1

I need some help with the code below.

GOAL:

I have a huge ".txt" file and need a script to search a string given as input by the user.

In this specific code I'm trying to speed things up by creating multiple threads (8, to be exact) and assigning slices of the ".txt" file for each thread, so each thread will search for the results in only a portion of the file.

Since I need the return value for the search function I created and that is passed to the threads, I used the "ThreadWithReturnValue" Class shown in this question here:

How to get the return value from a thread in python?

PROBLEM:

The problem is that I only get the result if it located in the FIRST thread. The results from the other threads are always empty lists.

If I create loggings inside the search function, the loggings appears in the terminal for the first thread only, while the loggings for the other threads do not show up. This makes me believe that the other threads are not even running, even though the thread list shows up the correct number of created threads.

HELP: I'm new to Python and have very little experience with threads. I'm very probably missing some basic thing here.
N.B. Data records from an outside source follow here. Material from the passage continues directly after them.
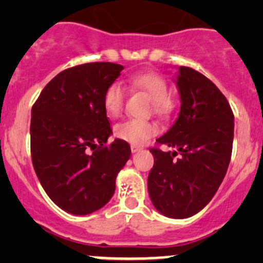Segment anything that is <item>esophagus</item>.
<instances>
[{"mask_svg": "<svg viewBox=\"0 0 263 263\" xmlns=\"http://www.w3.org/2000/svg\"><path fill=\"white\" fill-rule=\"evenodd\" d=\"M141 150V147L137 146V145H131V151L132 153H137V151Z\"/></svg>", "mask_w": 263, "mask_h": 263, "instance_id": "1", "label": "esophagus"}]
</instances>
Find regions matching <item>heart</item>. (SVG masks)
Masks as SVG:
<instances>
[{"instance_id": "b5f03b06", "label": "heart", "mask_w": 263, "mask_h": 263, "mask_svg": "<svg viewBox=\"0 0 263 263\" xmlns=\"http://www.w3.org/2000/svg\"><path fill=\"white\" fill-rule=\"evenodd\" d=\"M129 84L141 90L153 100V112L161 118H168L173 112L174 104L169 98L168 82L154 72H142L132 75ZM124 89L121 82H112L103 95V107L108 116L117 117L123 109ZM158 134V126L153 121L127 119L115 126V136L131 145H142Z\"/></svg>"}]
</instances>
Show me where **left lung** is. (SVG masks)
Returning a JSON list of instances; mask_svg holds the SVG:
<instances>
[{"mask_svg":"<svg viewBox=\"0 0 263 263\" xmlns=\"http://www.w3.org/2000/svg\"><path fill=\"white\" fill-rule=\"evenodd\" d=\"M181 95L177 121L159 145L151 147L154 166L148 173L151 202L164 216L185 219L202 210L221 184L234 137V115L213 81L181 66L176 81Z\"/></svg>","mask_w":263,"mask_h":263,"instance_id":"1","label":"left lung"}]
</instances>
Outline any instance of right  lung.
<instances>
[{"mask_svg":"<svg viewBox=\"0 0 263 263\" xmlns=\"http://www.w3.org/2000/svg\"><path fill=\"white\" fill-rule=\"evenodd\" d=\"M122 70L112 62L67 68L46 85L31 108L34 171L50 200L70 214L102 209L131 156V147L122 140L105 145L112 128L103 95Z\"/></svg>","mask_w":263,"mask_h":263,"instance_id":"add662e5","label":"right lung"}]
</instances>
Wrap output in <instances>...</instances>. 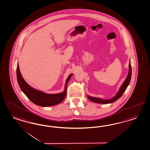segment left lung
<instances>
[{
	"mask_svg": "<svg viewBox=\"0 0 150 150\" xmlns=\"http://www.w3.org/2000/svg\"><path fill=\"white\" fill-rule=\"evenodd\" d=\"M131 77H132V67H131V63H129V73L128 74L127 78L125 79V81L123 82L122 86H121V88L120 89L119 91L118 92L117 95L114 97H113L112 98H111L110 100H102L100 98H96V97H90V96H88V99L90 100H91L92 102L97 103L108 104L112 103V102L116 101V100H118L123 95V93L126 90L127 86H128V85L130 83Z\"/></svg>",
	"mask_w": 150,
	"mask_h": 150,
	"instance_id": "8db88e82",
	"label": "left lung"
}]
</instances>
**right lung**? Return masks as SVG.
<instances>
[{"instance_id":"1","label":"right lung","mask_w":150,"mask_h":150,"mask_svg":"<svg viewBox=\"0 0 150 150\" xmlns=\"http://www.w3.org/2000/svg\"><path fill=\"white\" fill-rule=\"evenodd\" d=\"M72 76V74H70L67 78L64 92L57 94H47L35 90L28 84L21 75L18 64L17 67V78L20 88L33 103L42 107L53 106L60 103L64 100L67 93V85Z\"/></svg>"}]
</instances>
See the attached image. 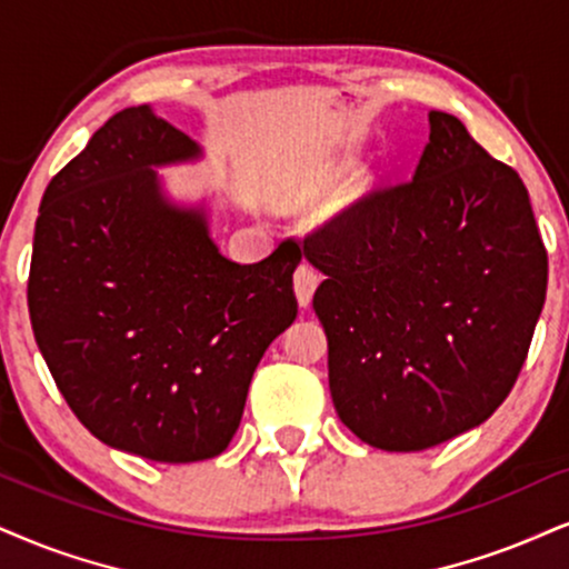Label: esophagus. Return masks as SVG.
Returning <instances> with one entry per match:
<instances>
[{
    "instance_id": "obj_1",
    "label": "esophagus",
    "mask_w": 569,
    "mask_h": 569,
    "mask_svg": "<svg viewBox=\"0 0 569 569\" xmlns=\"http://www.w3.org/2000/svg\"><path fill=\"white\" fill-rule=\"evenodd\" d=\"M292 284H296V296H298V303L300 306H308L311 303V298H313V290H317L319 287V273L311 269V266H298V271H296V277H292Z\"/></svg>"
}]
</instances>
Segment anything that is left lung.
Returning a JSON list of instances; mask_svg holds the SVG:
<instances>
[{
    "instance_id": "obj_1",
    "label": "left lung",
    "mask_w": 569,
    "mask_h": 569,
    "mask_svg": "<svg viewBox=\"0 0 569 569\" xmlns=\"http://www.w3.org/2000/svg\"><path fill=\"white\" fill-rule=\"evenodd\" d=\"M306 258L327 273L313 311L332 403L363 443L425 451L486 422L515 388L549 258L522 179L459 118L432 110L413 179L342 210Z\"/></svg>"
}]
</instances>
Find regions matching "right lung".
I'll return each mask as SVG.
<instances>
[{"label": "right lung", "instance_id": "1", "mask_svg": "<svg viewBox=\"0 0 569 569\" xmlns=\"http://www.w3.org/2000/svg\"><path fill=\"white\" fill-rule=\"evenodd\" d=\"M198 158L150 104L116 113L49 181L28 277L33 338L79 422L166 465L229 446L252 371L298 317V242L234 263L206 206L166 194L156 168Z\"/></svg>", "mask_w": 569, "mask_h": 569}]
</instances>
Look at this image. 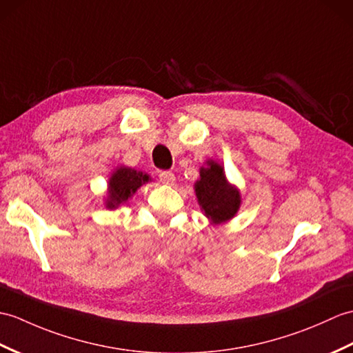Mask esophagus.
Listing matches in <instances>:
<instances>
[{"label":"esophagus","instance_id":"esophagus-1","mask_svg":"<svg viewBox=\"0 0 353 353\" xmlns=\"http://www.w3.org/2000/svg\"><path fill=\"white\" fill-rule=\"evenodd\" d=\"M159 180H161L162 183L173 185L176 182V176L171 173V171H161V173H159Z\"/></svg>","mask_w":353,"mask_h":353}]
</instances>
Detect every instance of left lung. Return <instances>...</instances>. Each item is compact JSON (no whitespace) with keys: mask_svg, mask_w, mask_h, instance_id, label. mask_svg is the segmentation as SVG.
Listing matches in <instances>:
<instances>
[{"mask_svg":"<svg viewBox=\"0 0 353 353\" xmlns=\"http://www.w3.org/2000/svg\"><path fill=\"white\" fill-rule=\"evenodd\" d=\"M199 206L210 224L219 225L236 216L242 204L239 188L228 182L224 167L208 159L200 167V177L194 183Z\"/></svg>","mask_w":353,"mask_h":353,"instance_id":"8db88e82","label":"left lung"}]
</instances>
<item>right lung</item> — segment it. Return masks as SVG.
Listing matches in <instances>:
<instances>
[{
  "label": "right lung",
  "mask_w": 353,
  "mask_h": 353,
  "mask_svg": "<svg viewBox=\"0 0 353 353\" xmlns=\"http://www.w3.org/2000/svg\"><path fill=\"white\" fill-rule=\"evenodd\" d=\"M149 182H152V177L144 171L125 165L117 167L108 179V188H106V195L103 196V206L110 210L117 209L129 199H132L139 188Z\"/></svg>",
  "instance_id": "1"
}]
</instances>
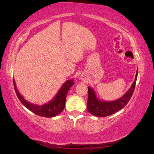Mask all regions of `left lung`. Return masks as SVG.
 I'll return each instance as SVG.
<instances>
[{
	"instance_id": "1",
	"label": "left lung",
	"mask_w": 154,
	"mask_h": 154,
	"mask_svg": "<svg viewBox=\"0 0 154 154\" xmlns=\"http://www.w3.org/2000/svg\"><path fill=\"white\" fill-rule=\"evenodd\" d=\"M137 74L138 67L136 71L135 80L132 84L131 87L122 97L115 101H106L100 100L97 98L96 93L92 89V88L88 87V96L87 106V109L88 112L93 116H97V117H105V116L113 114L116 112L123 109L132 96L135 87H136Z\"/></svg>"
}]
</instances>
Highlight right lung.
I'll use <instances>...</instances> for the list:
<instances>
[{
    "label": "right lung",
    "instance_id": "add662e5",
    "mask_svg": "<svg viewBox=\"0 0 154 154\" xmlns=\"http://www.w3.org/2000/svg\"><path fill=\"white\" fill-rule=\"evenodd\" d=\"M73 84H74L73 79L66 81L63 83L62 87L58 91L57 95L55 96L52 100L49 101L48 103L44 104L42 105H36L29 103V101L26 100L21 96L20 92L17 90L15 82L13 79V85L14 87H15L17 96L22 105L35 114L42 116V117L46 118H53L62 112L65 108V105H66L67 92Z\"/></svg>",
    "mask_w": 154,
    "mask_h": 154
}]
</instances>
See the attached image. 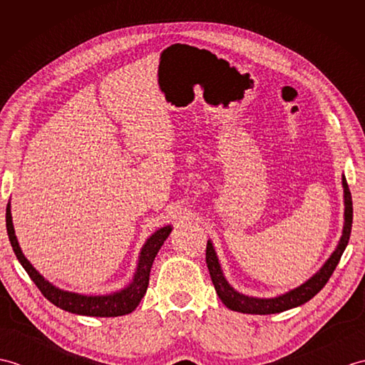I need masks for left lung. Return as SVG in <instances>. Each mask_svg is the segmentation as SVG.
Masks as SVG:
<instances>
[{
  "instance_id": "8db88e82",
  "label": "left lung",
  "mask_w": 365,
  "mask_h": 365,
  "mask_svg": "<svg viewBox=\"0 0 365 365\" xmlns=\"http://www.w3.org/2000/svg\"><path fill=\"white\" fill-rule=\"evenodd\" d=\"M342 185H344V204H345V222H344V230L342 237L339 240V245L336 251L331 254V257L324 262V265L317 271V273L301 284L297 289L287 292L284 294H279L276 298H254V297H246L243 293H238L234 287H232L226 277L222 274V269L220 265L218 255L215 252V247L210 240L207 242V251H205V262L208 271H210L212 282L215 285V290L218 293L220 299L224 302V306L229 307L230 311H237L242 314H259V315H268V314H279L284 311H289V309L298 307L304 304L309 299H312L317 293H319L327 282L329 281L331 274L334 273L337 263L342 257L345 247L348 245V240H350L351 234V224H353V200H351V192L348 188L345 175L342 177Z\"/></svg>"
}]
</instances>
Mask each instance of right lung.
<instances>
[{"instance_id":"right-lung-1","label":"right lung","mask_w":365,"mask_h":365,"mask_svg":"<svg viewBox=\"0 0 365 365\" xmlns=\"http://www.w3.org/2000/svg\"><path fill=\"white\" fill-rule=\"evenodd\" d=\"M6 227L15 255H17L21 267L25 268V271L31 277V281L37 285V289L42 292L43 297L50 302H53L54 306L63 309V311L89 317H119L135 311L145 294L147 285H149L150 268L155 260V255L158 254L160 247L166 242L170 230H173L170 226H165L147 238V242L141 250V254H139L138 268L135 271L133 281H131L125 289H122L120 292H114L111 294L88 297V294H80L58 289V287L50 284L33 265H31L29 260L23 255L20 245L17 242V237H15L11 215V202L6 207Z\"/></svg>"}]
</instances>
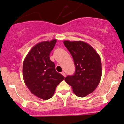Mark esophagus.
I'll return each instance as SVG.
<instances>
[{"mask_svg": "<svg viewBox=\"0 0 124 124\" xmlns=\"http://www.w3.org/2000/svg\"><path fill=\"white\" fill-rule=\"evenodd\" d=\"M61 74H62V76H64V77H66V73H65L64 72H62V73H61Z\"/></svg>", "mask_w": 124, "mask_h": 124, "instance_id": "esophagus-1", "label": "esophagus"}]
</instances>
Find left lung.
<instances>
[{"instance_id": "obj_1", "label": "left lung", "mask_w": 124, "mask_h": 124, "mask_svg": "<svg viewBox=\"0 0 124 124\" xmlns=\"http://www.w3.org/2000/svg\"><path fill=\"white\" fill-rule=\"evenodd\" d=\"M64 44L76 66L75 73L64 80L71 86L76 95L84 97L92 93L99 84L102 76L101 58L91 45L84 41L65 40Z\"/></svg>"}]
</instances>
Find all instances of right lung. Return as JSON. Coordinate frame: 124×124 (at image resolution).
I'll list each match as a JSON object with an SVG mask.
<instances>
[{
    "label": "right lung",
    "instance_id": "add662e5",
    "mask_svg": "<svg viewBox=\"0 0 124 124\" xmlns=\"http://www.w3.org/2000/svg\"><path fill=\"white\" fill-rule=\"evenodd\" d=\"M56 39L41 41L29 51L23 64V77L30 92L44 100L52 97L58 84L64 79L55 70L50 54Z\"/></svg>",
    "mask_w": 124,
    "mask_h": 124
}]
</instances>
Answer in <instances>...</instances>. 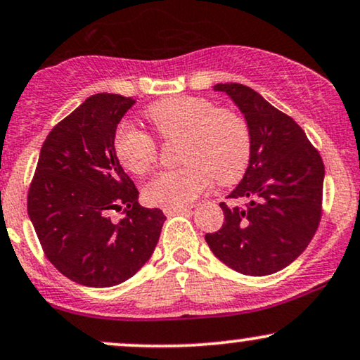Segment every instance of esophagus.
Wrapping results in <instances>:
<instances>
[{
	"mask_svg": "<svg viewBox=\"0 0 360 360\" xmlns=\"http://www.w3.org/2000/svg\"><path fill=\"white\" fill-rule=\"evenodd\" d=\"M193 206H167V207H162L164 214L166 216H172L176 213H191Z\"/></svg>",
	"mask_w": 360,
	"mask_h": 360,
	"instance_id": "34e87169",
	"label": "esophagus"
}]
</instances>
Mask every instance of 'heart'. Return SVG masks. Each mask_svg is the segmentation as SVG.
Here are the masks:
<instances>
[{
	"label": "heart",
	"mask_w": 360,
	"mask_h": 360,
	"mask_svg": "<svg viewBox=\"0 0 360 360\" xmlns=\"http://www.w3.org/2000/svg\"><path fill=\"white\" fill-rule=\"evenodd\" d=\"M144 117L164 141H177L183 166L164 171L144 186V199L153 206H186L210 186L241 179L250 164L251 136L246 120L236 112L216 109L202 97H169L149 105ZM114 150L120 164L134 174H144L158 161V146L146 132L122 125L115 132Z\"/></svg>",
	"instance_id": "1"
}]
</instances>
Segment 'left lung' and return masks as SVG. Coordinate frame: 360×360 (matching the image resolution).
Wrapping results in <instances>:
<instances>
[{"label":"left lung","instance_id":"obj_1","mask_svg":"<svg viewBox=\"0 0 360 360\" xmlns=\"http://www.w3.org/2000/svg\"><path fill=\"white\" fill-rule=\"evenodd\" d=\"M250 127L251 155L243 179L219 202L224 223L205 236L214 257L243 275L265 276L283 270L304 253L322 216L323 167L319 150L292 117L275 109L241 84H218Z\"/></svg>","mask_w":360,"mask_h":360}]
</instances>
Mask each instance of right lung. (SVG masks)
I'll return each mask as SVG.
<instances>
[{"label": "right lung", "instance_id": "right-lung-1", "mask_svg": "<svg viewBox=\"0 0 360 360\" xmlns=\"http://www.w3.org/2000/svg\"><path fill=\"white\" fill-rule=\"evenodd\" d=\"M132 97L95 94L51 129L28 191V216L46 258L85 287L129 280L154 253L166 216L139 205L114 150ZM124 210L114 222L110 214Z\"/></svg>", "mask_w": 360, "mask_h": 360}]
</instances>
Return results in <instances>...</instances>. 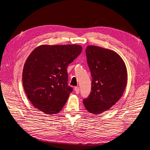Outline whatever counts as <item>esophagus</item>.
Wrapping results in <instances>:
<instances>
[{
  "instance_id": "1",
  "label": "esophagus",
  "mask_w": 150,
  "mask_h": 150,
  "mask_svg": "<svg viewBox=\"0 0 150 150\" xmlns=\"http://www.w3.org/2000/svg\"><path fill=\"white\" fill-rule=\"evenodd\" d=\"M74 91L76 94H79V87H75L74 88Z\"/></svg>"
}]
</instances>
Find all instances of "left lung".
<instances>
[{
    "label": "left lung",
    "instance_id": "8db88e82",
    "mask_svg": "<svg viewBox=\"0 0 150 150\" xmlns=\"http://www.w3.org/2000/svg\"><path fill=\"white\" fill-rule=\"evenodd\" d=\"M86 54L91 73V92L83 100L86 110L99 115L113 106L123 94L127 83L125 63L110 49L88 46Z\"/></svg>",
    "mask_w": 150,
    "mask_h": 150
}]
</instances>
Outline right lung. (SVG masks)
I'll return each mask as SVG.
<instances>
[{
    "label": "right lung",
    "instance_id": "obj_1",
    "mask_svg": "<svg viewBox=\"0 0 150 150\" xmlns=\"http://www.w3.org/2000/svg\"><path fill=\"white\" fill-rule=\"evenodd\" d=\"M79 45H41L24 64L22 84L33 105L47 115L56 114L72 88L67 84V67L82 51Z\"/></svg>",
    "mask_w": 150,
    "mask_h": 150
}]
</instances>
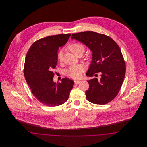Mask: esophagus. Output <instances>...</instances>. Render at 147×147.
<instances>
[{
    "label": "esophagus",
    "instance_id": "obj_1",
    "mask_svg": "<svg viewBox=\"0 0 147 147\" xmlns=\"http://www.w3.org/2000/svg\"><path fill=\"white\" fill-rule=\"evenodd\" d=\"M74 82H75V84H79L81 82V81H80V80H74Z\"/></svg>",
    "mask_w": 147,
    "mask_h": 147
}]
</instances>
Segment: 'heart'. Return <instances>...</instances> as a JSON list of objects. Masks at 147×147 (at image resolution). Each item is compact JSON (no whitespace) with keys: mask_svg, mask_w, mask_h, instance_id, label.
I'll return each mask as SVG.
<instances>
[{"mask_svg":"<svg viewBox=\"0 0 147 147\" xmlns=\"http://www.w3.org/2000/svg\"><path fill=\"white\" fill-rule=\"evenodd\" d=\"M68 49L75 55H76L80 52H84V46L79 43H73L68 46ZM58 58L59 62H61L63 58V54L60 51L58 55ZM84 68L83 65H77L71 67L67 71V75L72 78L78 79L80 78L84 71Z\"/></svg>","mask_w":147,"mask_h":147,"instance_id":"heart-1","label":"heart"}]
</instances>
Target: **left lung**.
Listing matches in <instances>:
<instances>
[{
    "mask_svg": "<svg viewBox=\"0 0 147 147\" xmlns=\"http://www.w3.org/2000/svg\"><path fill=\"white\" fill-rule=\"evenodd\" d=\"M71 39L82 42L92 52L86 75L92 77L101 73L100 80L97 78L88 80L87 100L95 104H107L118 94L126 74V64L119 46L110 37L92 31L74 33Z\"/></svg>",
    "mask_w": 147,
    "mask_h": 147,
    "instance_id": "obj_1",
    "label": "left lung"
}]
</instances>
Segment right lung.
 <instances>
[{
  "mask_svg": "<svg viewBox=\"0 0 147 147\" xmlns=\"http://www.w3.org/2000/svg\"><path fill=\"white\" fill-rule=\"evenodd\" d=\"M71 34L50 36L40 39L29 48L25 58L24 74L34 96L43 105L57 106L65 102L74 82L67 78L54 83L53 70L58 62V51Z\"/></svg>",
  "mask_w": 147,
  "mask_h": 147,
  "instance_id": "right-lung-1",
  "label": "right lung"
}]
</instances>
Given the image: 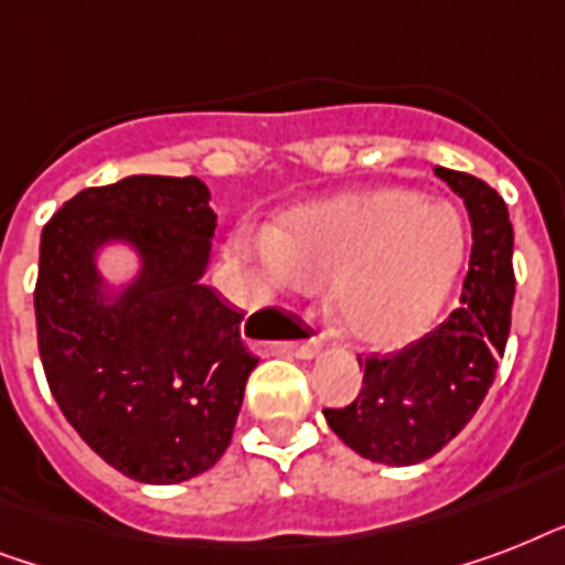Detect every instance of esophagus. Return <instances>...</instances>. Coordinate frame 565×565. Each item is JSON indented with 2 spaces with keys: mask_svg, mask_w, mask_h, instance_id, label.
Wrapping results in <instances>:
<instances>
[{
  "mask_svg": "<svg viewBox=\"0 0 565 565\" xmlns=\"http://www.w3.org/2000/svg\"><path fill=\"white\" fill-rule=\"evenodd\" d=\"M319 349H322V337H310L308 343L301 345V349H296V354H299V358H313Z\"/></svg>",
  "mask_w": 565,
  "mask_h": 565,
  "instance_id": "34e87169",
  "label": "esophagus"
}]
</instances>
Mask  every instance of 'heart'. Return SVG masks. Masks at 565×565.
<instances>
[{
	"label": "heart",
	"instance_id": "b5f03b06",
	"mask_svg": "<svg viewBox=\"0 0 565 565\" xmlns=\"http://www.w3.org/2000/svg\"><path fill=\"white\" fill-rule=\"evenodd\" d=\"M234 252L284 292L328 281L349 337L395 345L428 326L466 255L457 207L416 190L377 188L292 207L269 231L239 228Z\"/></svg>",
	"mask_w": 565,
	"mask_h": 565
}]
</instances>
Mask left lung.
<instances>
[{
  "instance_id": "obj_1",
  "label": "left lung",
  "mask_w": 565,
  "mask_h": 565,
  "mask_svg": "<svg viewBox=\"0 0 565 565\" xmlns=\"http://www.w3.org/2000/svg\"><path fill=\"white\" fill-rule=\"evenodd\" d=\"M434 172L463 199L472 220L460 301L434 331L398 352L358 358V398L326 407L328 425L345 446L386 466L422 463L466 428L495 381L510 334L516 275L504 199L469 172Z\"/></svg>"
}]
</instances>
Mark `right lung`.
<instances>
[{
    "instance_id": "1",
    "label": "right lung",
    "mask_w": 565,
    "mask_h": 565,
    "mask_svg": "<svg viewBox=\"0 0 565 565\" xmlns=\"http://www.w3.org/2000/svg\"><path fill=\"white\" fill-rule=\"evenodd\" d=\"M195 175H131L73 195L40 234L38 349L78 437L117 472L179 483L231 443L257 358L243 313L202 284L216 213ZM128 238L145 273L117 306L98 301L92 252Z\"/></svg>"
}]
</instances>
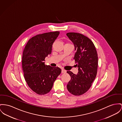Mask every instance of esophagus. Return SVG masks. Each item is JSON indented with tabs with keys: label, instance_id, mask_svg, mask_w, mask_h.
<instances>
[{
	"label": "esophagus",
	"instance_id": "esophagus-1",
	"mask_svg": "<svg viewBox=\"0 0 122 122\" xmlns=\"http://www.w3.org/2000/svg\"><path fill=\"white\" fill-rule=\"evenodd\" d=\"M61 73H66V71L65 70H64V69H62L61 70Z\"/></svg>",
	"mask_w": 122,
	"mask_h": 122
}]
</instances>
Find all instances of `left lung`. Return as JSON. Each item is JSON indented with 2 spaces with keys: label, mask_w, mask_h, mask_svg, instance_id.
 <instances>
[{
  "label": "left lung",
  "mask_w": 122,
  "mask_h": 122,
  "mask_svg": "<svg viewBox=\"0 0 122 122\" xmlns=\"http://www.w3.org/2000/svg\"><path fill=\"white\" fill-rule=\"evenodd\" d=\"M66 36L74 45L73 59L78 68L77 74L67 71L71 80L67 89L72 94L80 96L89 89L97 73L98 57L95 47L89 38L80 33H67Z\"/></svg>",
  "instance_id": "left-lung-1"
}]
</instances>
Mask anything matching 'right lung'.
Here are the masks:
<instances>
[{"label": "right lung", "instance_id": "right-lung-1", "mask_svg": "<svg viewBox=\"0 0 122 122\" xmlns=\"http://www.w3.org/2000/svg\"><path fill=\"white\" fill-rule=\"evenodd\" d=\"M59 31L37 35L27 43L22 57V68L29 87L39 95L48 93L61 70L45 64V58L51 54L54 42Z\"/></svg>", "mask_w": 122, "mask_h": 122}]
</instances>
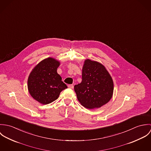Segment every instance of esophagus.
<instances>
[{"label": "esophagus", "mask_w": 151, "mask_h": 151, "mask_svg": "<svg viewBox=\"0 0 151 151\" xmlns=\"http://www.w3.org/2000/svg\"><path fill=\"white\" fill-rule=\"evenodd\" d=\"M68 87L69 88L73 89V88H74V86H73V84H69V85H68Z\"/></svg>", "instance_id": "1"}]
</instances>
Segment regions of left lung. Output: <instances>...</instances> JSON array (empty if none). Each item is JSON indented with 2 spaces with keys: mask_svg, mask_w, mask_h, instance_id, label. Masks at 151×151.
Segmentation results:
<instances>
[{
  "mask_svg": "<svg viewBox=\"0 0 151 151\" xmlns=\"http://www.w3.org/2000/svg\"><path fill=\"white\" fill-rule=\"evenodd\" d=\"M113 80L104 65L89 59L85 60L82 81L74 86L77 99L85 108H101L107 104L113 93Z\"/></svg>",
  "mask_w": 151,
  "mask_h": 151,
  "instance_id": "1",
  "label": "left lung"
}]
</instances>
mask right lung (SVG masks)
<instances>
[{
	"label": "right lung",
	"mask_w": 151,
	"mask_h": 151,
	"mask_svg": "<svg viewBox=\"0 0 151 151\" xmlns=\"http://www.w3.org/2000/svg\"><path fill=\"white\" fill-rule=\"evenodd\" d=\"M60 62L48 58L37 65L28 79V89L31 96L40 103L46 105L58 98L67 88L57 73Z\"/></svg>",
	"instance_id": "obj_1"
}]
</instances>
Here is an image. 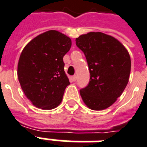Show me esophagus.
Listing matches in <instances>:
<instances>
[{
	"instance_id": "1",
	"label": "esophagus",
	"mask_w": 147,
	"mask_h": 147,
	"mask_svg": "<svg viewBox=\"0 0 147 147\" xmlns=\"http://www.w3.org/2000/svg\"><path fill=\"white\" fill-rule=\"evenodd\" d=\"M76 80H77V77L76 76H72L71 78V81H73V82L76 81Z\"/></svg>"
}]
</instances>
If you can help me I would be immensely grateful.

NOTE: I would like to make the current code work; I know there are other options to accomplish the same task, but I would like to make this one work in the first place.

#! python3
#Search string in huge ".txt" file

import pprint
from threading import Thread

#Search function that takes arguments for searched value, file object, start line and end line of search
def searchFile(value, fileObj, linestart, lineend):
    results = []
    textToSearch = fileObj.readlines()[linestart:lineend]
    for line in textToSearch:
        if value in line:
            results.append(line[0:-1])
    return results

#Thread class that actually return the function's return value
class ThreadWithReturnValue(Thread):
    def __init__(self, group=None, target=None, name=None,
                 args=(), kwargs={}, Verbose=None):
        Thread.__init__(self, group, target, name, args, kwargs)
        self._return = None
    def run(self):
        print(type(self._target))
        if self._target is not None:
            self._return = self._target(*self._args,
                                                **self._kwargs)
    def join(self, *args):
        Thread.join(self, *args)
        return self._return

#File variables
fileToSearch = 'somefile.txt'
totalLines = 1000000 #Let's suppose the file has 1 million lines
sizeThread = totalLines // 8   #Each thread will cover 1/8 of the file's lines

#Main program loop
while True:    
    
    #Ask user for input
    userinput = input('Enter here your input: /n')
     
    #Open file
    SearchFileObj = open(fileToSearch)
    
    #Create empty search results list
    searchResults = []
    
    #Create empty Threads list
    searchThreads = []
    
    #Create 8 Threads

    for i in range(0, totalLines, sizeThread):
        ThreadlLineStart = i
        ThreadlLineEnd = i + sizeThread
        
        #Create Thread Objects
        threadObj = ThreadWithReturnValue(target=searchFile, args=[userinput, SearchFileObj, ThreadlLineStart, ThreadlLineEnd])
        searchThreads.append(threadObj)
        threadObj.start()
    
    #Wait Threads to finish
    for thread in searchThreads:
        threadResult = thread.join()
    #Verify thread result and append result (if any) to list
        if threadResult == []:
            continue
        else:
            searchResults.append(threadResult)
    
    #Close file
    fileToSearch.close()
    
    #Give output to user
    if searchResults == []:
        print('No results found.')
    else:
        print('The results are:')
        pprint.pprint(searchResults)
    
    break
anmattos
  • 11
  • 1
  • 1
    Note that due to the [GIL](https://en.wikipedia.org/wiki/Global_interpreter_lock), threads only speed up I/O bound problems. Since your I/O is from one *single* file, you cannot speed it up via concurrency. (That's even before some programming errors that mean your threads just *duplicate* the significant work instead of splitting it.) While we can help debug the incorrect result, using threads is inherently a red herring for your real problem. – MisterMiyagi May 18 '21 at 12:42
  • Also, [Thread.join()](https://docs.python.org/3/library/threading.html#threading.Thread.join) method does not return the return value of `target` function. – Attila Viniczai May 18 '21 at 12:48
  • @MisterMiyagi thank you. This corroborates with my the extended time I'm getting in relation to a non threaded version of the script. Nonetheless I would like to find a solution for education purposes. – anmattos May 18 '21 at 17:01
  • 1
    @AttilaViniczai thank you. I'm aware of that. This is why I'm using a specific Class for the Thread that actually return the function using join(). – anmattos May 18 '21 at 17:02

0 Answers0